There have been no major issues there so far. In order to marry some of our data needs between Oracle and our legacy systems, we have some process system integrations as well that extract the data from OTBI on a schedule and download that into our local databases for that. No major issues on automated integration. Everything else that we do from a data perspective on that is probably just spreadsheet uploads.
What was the biggest challenge in the eight-month project period?
[Stallion] The reason why I say we could double down on probably more organizational change management is if you look at what Stallion did we disrupted all of HR. More than 1,400 users one way or another had their lives disrupted in some way or form. We’ve changed all our back-office financial systems and then we changed all our reporting and analytics all at one time, nearly, simultaneously between October, November, and December of last year.
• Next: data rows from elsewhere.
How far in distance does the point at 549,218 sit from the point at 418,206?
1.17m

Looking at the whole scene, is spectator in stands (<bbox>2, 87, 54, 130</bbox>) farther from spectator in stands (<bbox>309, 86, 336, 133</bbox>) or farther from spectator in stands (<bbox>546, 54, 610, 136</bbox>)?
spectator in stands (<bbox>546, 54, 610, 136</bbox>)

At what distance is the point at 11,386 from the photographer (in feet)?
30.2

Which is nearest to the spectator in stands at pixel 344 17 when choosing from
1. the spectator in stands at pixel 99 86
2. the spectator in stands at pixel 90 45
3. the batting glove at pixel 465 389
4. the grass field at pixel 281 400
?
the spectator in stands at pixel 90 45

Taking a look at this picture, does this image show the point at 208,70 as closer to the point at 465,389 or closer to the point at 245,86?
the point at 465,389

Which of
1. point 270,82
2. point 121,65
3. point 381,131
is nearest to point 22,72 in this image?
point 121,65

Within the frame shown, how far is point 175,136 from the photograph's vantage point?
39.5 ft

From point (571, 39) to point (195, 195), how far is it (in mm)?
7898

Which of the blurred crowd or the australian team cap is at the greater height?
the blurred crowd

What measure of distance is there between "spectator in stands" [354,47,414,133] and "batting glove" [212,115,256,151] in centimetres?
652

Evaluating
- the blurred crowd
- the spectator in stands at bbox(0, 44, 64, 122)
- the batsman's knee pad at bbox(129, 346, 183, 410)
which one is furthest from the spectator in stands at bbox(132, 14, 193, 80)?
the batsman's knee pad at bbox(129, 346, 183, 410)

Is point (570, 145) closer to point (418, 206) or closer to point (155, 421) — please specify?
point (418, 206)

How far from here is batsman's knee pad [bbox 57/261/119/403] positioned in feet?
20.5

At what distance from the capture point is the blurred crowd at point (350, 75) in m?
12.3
And it was very swift. It was on time, exactly as planned. But that’s a lot of volume for a lot of people to take on. And what we’ve found is that even though we train people two, three, four times, it wouldn’t have hurt to train them sometimes five and six times. We found our team doing a little bit more post-go-live support than we anticipated just from an end-user training perspective, but not so much from a bug-fix perspective.
Stay tuned for Part 4 in the coming week on project considerations and “things to know” as we continue to tell the Stallion success story with Oracle Cloud. For more on organizational change management, click here to get more insight on how to better manage your next implementation.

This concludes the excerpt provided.